Quantum confinement in graphene has previously been accomplished through lithographically patterned structures14,15,16,17, graphene edges18, and chemically synthesized graphene islands19,20,21,22. These systems, however, are either too contaminated for direct wavefunction visualization or use metallic substrates that prevent electrostatic gating. Electron confinement in graphene has also been induced through high magnetic fields23 and supercritical impurities24, but these methods are unwieldy for many technological applications.

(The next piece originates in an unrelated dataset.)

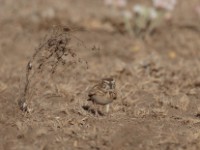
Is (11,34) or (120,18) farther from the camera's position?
(120,18)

An alternative approach for confining electrons in graphene relies on using electrostatic potentials. However, this is notoriously difficult because Klein tunnelling renders electric potentials transparent to massless Dirac fermions at non-oblique incidence1,2,3,4,5. Nevertheless, it has been theoretically predicted that a circular graphene p–n junction can localize Dirac electrons and form quasi-bound quantum dot states6,7,8,9,10,11. A recent tunnelling spectroscopy experiment12 revealed signatures of electron confinement induced by the electrostatic potential created by a charged scanning tunnelling microscope (STM) tip. However, since the confining potential moves with the STM tip, this method allows neither spatial imaging of the resulting confined modes nor patterning control of the confinement potential.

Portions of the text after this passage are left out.